Sekian lama saya tidak menatap langit. Rindu? Tentu saja. Saya adalah satu dari sekian banyak orang yang menganggap birunya langit sebagai tempat bercerita yang paling tepat.
Saya menyukai langit. Sangat suka. Sejak kecil, saya selalu suka mencari tempat duduk di dekat jendela. Supaya leluasa menatap langit siang yang biru terang.
Hampir dua bulan berlalu sejak kepindahan saya. Tak pernah sekali pun saya benar-benar meluangkan waktu bercengkrama dengan langit. Bukan karena saya tidak sempat. Bukan. Tapi karena keadaan yang tidak memungkinkan.
Langin di kota ini seakan malu-malu. Tiap pagi saya berusaha menyambutnya, tapi tidak ada kilau biru darinya. Pandangan saya selalu tertutup kabut putih yang senantiasa menyelimutinya. Sepulang kuliah pun saya tetap tidak bisa menatapnya. Debu polusi menghalangi niat saya untuk sekadar mendongakkan kepala menatao keindahan yang tercipta disana. Kamar kos saya pun sama sekali bukan tempat yang bagus bagi pengagum langit semacam saya. Hanya ada sepasang jendela di ruang tamu. Sisanya dinding. Dan saya bahkan harus selalu menyalakan lampu, bahkan di tengah hari.
Sore ini Tuhan member saya waktu menatap langit. Tapi sayang, ia sedang bersedih. Mendung kelabu menyelimutinya sejak tadi, lama sekali.

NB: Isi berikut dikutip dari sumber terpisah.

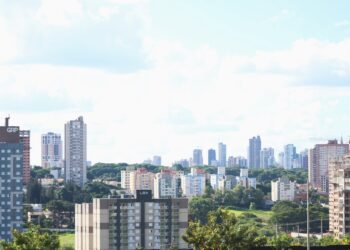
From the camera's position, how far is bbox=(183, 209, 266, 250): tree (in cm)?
2230

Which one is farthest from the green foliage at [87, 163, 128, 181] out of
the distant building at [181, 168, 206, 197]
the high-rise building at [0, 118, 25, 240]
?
the high-rise building at [0, 118, 25, 240]

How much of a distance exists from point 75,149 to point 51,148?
24.8 meters

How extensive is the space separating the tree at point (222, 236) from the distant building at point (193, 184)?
93706mm

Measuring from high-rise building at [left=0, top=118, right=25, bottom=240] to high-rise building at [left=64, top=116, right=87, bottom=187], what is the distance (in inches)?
2134

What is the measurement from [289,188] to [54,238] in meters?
90.2

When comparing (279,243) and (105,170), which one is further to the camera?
(105,170)

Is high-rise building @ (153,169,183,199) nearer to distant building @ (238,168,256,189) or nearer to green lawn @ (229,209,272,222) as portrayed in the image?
distant building @ (238,168,256,189)

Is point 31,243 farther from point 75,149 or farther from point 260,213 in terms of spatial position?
point 75,149

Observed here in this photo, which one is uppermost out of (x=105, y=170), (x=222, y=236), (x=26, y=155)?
(x=26, y=155)

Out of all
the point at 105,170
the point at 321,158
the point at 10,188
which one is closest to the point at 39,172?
the point at 105,170

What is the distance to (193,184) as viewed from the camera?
120 m

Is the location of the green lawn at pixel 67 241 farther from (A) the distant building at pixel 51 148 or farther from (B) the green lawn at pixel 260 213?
(A) the distant building at pixel 51 148

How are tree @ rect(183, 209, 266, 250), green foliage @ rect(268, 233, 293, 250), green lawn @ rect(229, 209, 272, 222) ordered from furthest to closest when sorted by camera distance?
green lawn @ rect(229, 209, 272, 222) < green foliage @ rect(268, 233, 293, 250) < tree @ rect(183, 209, 266, 250)

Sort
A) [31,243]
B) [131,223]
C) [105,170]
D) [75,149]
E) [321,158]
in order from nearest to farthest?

Angin pun meniupkan udara dingin yang tidak nyaman. Malam ini akan hujan, saya berprediksi. Ternyata Tuhan mengaminkan prediksi saya. Bahkan sebelum malam tiba, gerimis telah mengguyur kota ini dengan lembut. Rintiknya memperdengarkan simfoni indah yang tidak setiap hari bisa didengar.
Saya suka langit, dan hujan. Tapi saya tidak suka menatap langit dikala hujan. Saya hanya memandangi tetes-tetesnya yang kadang menepuk-nepuk kaca jendela saya. Manis.

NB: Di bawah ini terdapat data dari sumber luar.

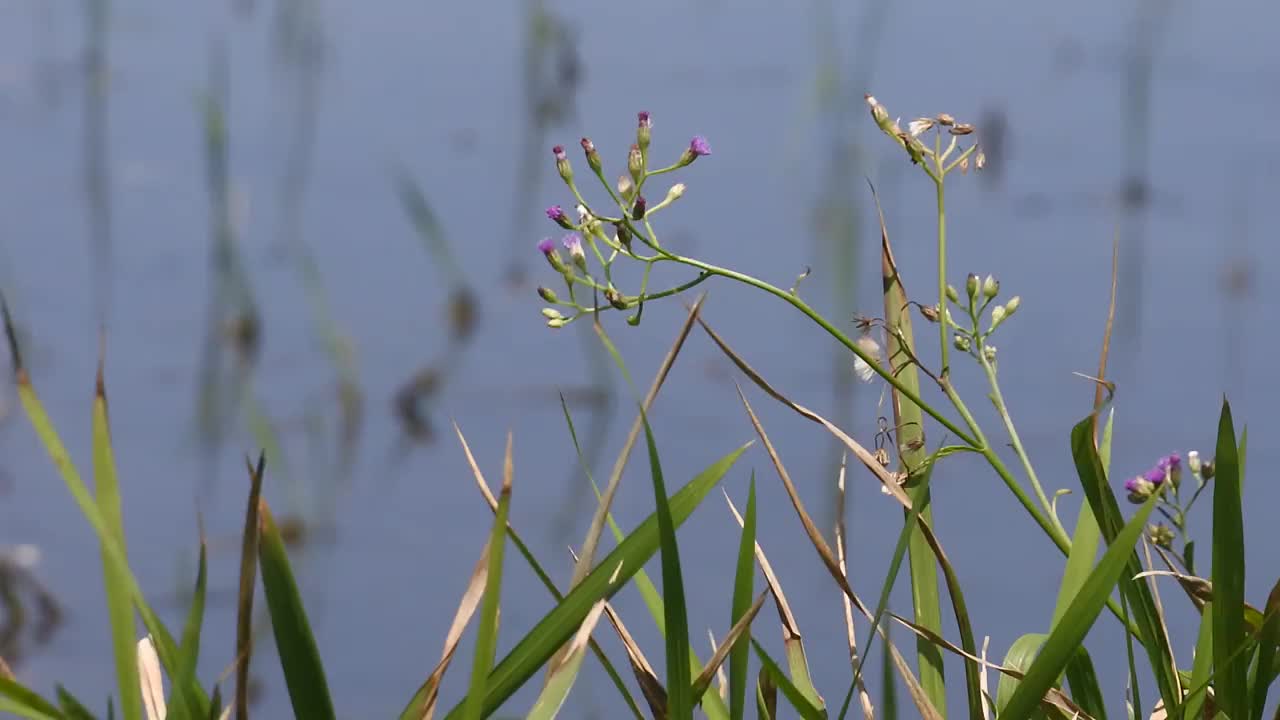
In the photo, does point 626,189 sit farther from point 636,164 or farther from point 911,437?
point 911,437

Dan sekarang, bukan lagi titik-titik gerimis yang terdengar. Hujan turun dengan sedikit beringas, lalu tiba-tiba terhenti, seperti saat ini. Bahkan hujan pun bisa menjadi labil., seperti hati manusia yang tidak selamanya selembut gerimis. Suatu ketika akan datang badai yang menyapu daratan atas kuasaNya, menggoyangkan nyiur yang biasanya sekadar melambai di tepi pantai, dan mungkin bisa merobohkan apapun yang dikehendakiNya.
Hujan sore ini, menjadi refleksi untuk saya. Saya harus sadar, dunia tidak akan selalu berjalan seperti titik gerimis. Saya harus siap jika suatu ketika badai cobaan datang. Saya harus siap dengan segala peralatan saya, payung, mantel, apapun itu supaya saya bisa mengurangi efek yang bisa ditimbulkan oleh sang badai.
Tuhan, tunjukkanlah saya jalan yang terbaik. Ampuni saya yang sering lupa, Tuhan. Saya malu, saya takut. Saya tahu saya terkadang hanya sekadar berorasi. Ampuni saya Tuhan. Saya mencoba, dan akan selalu mencoba. Kuatkanlah hati saya, Tuhan. hambaMu yang lemah ini hanya mampu berdoa memohon kepadaMu. Di bawah derasnya hujan petang ini, kabulkanlah doa hamba Tuhan.